Text segment below:

Storage Region Current Inventory (Bcf) % of 5-Year Avg Key Risk
East 1,150 106% Heating demand spike
South Central 1,600 98% LNG feedgas competition
Mountain 210 102% Production freeze-offs
Pacific 640 112% Low hydro output (drought)

One specific bottleneck: the MountainWest pipeline in the Rockies is running near capacity. If a cold snap hits Colorado and Utah simultaneously, we could see intra‑day price spikes to $30+ in that region, which ripples to Henry Hub via basis swaps. I track the daily flow data on the EIA’s dashboard.

Global LNG Flows: How Exports Reshape the Outlook

The U.S. is now the world’s largest LNG exporter. That means Henry Hub is no longer just a domestic market — it’s influenced by JKM, TTF, and Asian demand. The capacity additions from Freeport LNG (restart), Plaquemines Phase 1, and Corpus Christi Stage 3 are coming online gradually. Once these are fully ramped, total U.S. liquefaction capacity will exceed 14 Bcf/d. That’s roughly 14% of total U.S. production. Any dip in global demand (say, a mild European winter) will hit Henry Hub harder than domestic factors.

I remember talking to a trader at a Houston desk in early 2023; everyone was bullish because of the Freeport restart. But the rest of the world softened, and we saw a massive contango. Don’t just count barrels — understand the global demand elasticity.

Price Forecast: My Target Ranges for the Coming Months

Enough theory. Here’s what I’m actually trading and hedging right now:

  • Near‑term (0–3 months): $2.60 – $3.40 / MMBtu. Base case: average around $2.90. Mild winter or high storage could push below $2.50, but that’s a buying opportunity.

End of Text segment.

## Exercises to complete
(1) In the natural gas outlook, which pipeline in the Rockies does the writer say is running near capacity?
(2) Continue the natural gas outlook from the point where it ends.

Collected data below:

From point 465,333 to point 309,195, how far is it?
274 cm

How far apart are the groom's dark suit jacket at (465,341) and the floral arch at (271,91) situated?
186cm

End of Collected data.

## Results
(1) The MountainWest pipeline.

(2)
  • Medium‑term (3–9 months): $3.00 – $4.20. Expect increased volatility as storage draws and LNG demand ramp up. I wouldn’t be surprised to see a spike to $5.00 on a significant cold event.
  • Long‑term (12+ months): $3.50 – $4.50 as structural demand growth (AI data centers, LNG exports) outpaces supply growth. The forward curve is too flat right now — backwardation will return.

Non‑consensus view: Most analysts are calling for $2.50–$3.00 for the next year. I think they are ignoring the potential for a supply crunch in 2025–2026. If new pipeline capacity from the Permian to the Gulf Coast faces delays (which they always do), we could see a structural deficit sooner than anyone expects.

Trading Strategies: Hedging & Speculation Tips

For hedgers (utilities, industrials): Don’t hedge your entire exposure at once. Use a layering approach — I do 25% now, 25% after first cold front, and the rest as the weather models stabilize. Avoid buying deep‑out‑of‑the‑money calls when IV is elevated. Instead, use collars or three‑way options to finance the hedge.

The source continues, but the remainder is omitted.